Well again, if the goal is to protect society from dangerous individuals, life imprisonment is just as effective as capital punishment.

Calling legalized murder a 'humane' form of punishment is way off the mark as this implies that the actual act of legalized murder is humane. One also has to consider the implications of death row and waiting to be executed; not only whether the actual manner of killing is painful.

I'll use a quote by Camus here:

"For there to be equivalence, the death penalty would have to punish a criminal who had warned his victim of the date at which he would inflict a horrible death on him and who, from that moment onward, had confined him at his mercy for months."



So, are we punishing or protecting?

Well the justice system is created to do both; which carries sound logic, IMO.


Originally posted by instar
Durden mate I understand what your saying about effective deterrent, however in that regard I was referring to the prospect of facing the remainder of your life as a human guinea pig. I beleive this would indeed be effect as deterrent. Have you any idea what kind of mindless cruelty passes for research on animals? No pain relif, invasive techniques, and finally vivisection.

This suggestion I find hard to take seriously as it would go beyond cruel and unusual punishment which really shouldn't be accepted in a civilized society.


Pretty good deterent i say.

I doubt it. If it were though, it simply can't be considered morally justifiable as it is a clear violation of human rights.

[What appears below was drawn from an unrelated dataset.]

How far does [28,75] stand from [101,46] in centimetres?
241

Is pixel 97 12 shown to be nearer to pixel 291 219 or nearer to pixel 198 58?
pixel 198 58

As far as moral delemas concerned, thats laughable if you consider whats officially sanctioned and supported by folk already. I dont think I need post examples?

Actually, I'd like an example so as to know exactly what you're referring to.


I beleive their is much significance Durden, in as much as jail further harderns crims and does not alone serve as deterent to crime. Surely the fact that crime continues to escalate proves the system of incarceration alone is both ineffective and a waste of taxpayers dollars.. Hence my suggestions above.

Well I hardly find it a sound suggestion to cure a failing prison system by using it's inmates as guinea pigs.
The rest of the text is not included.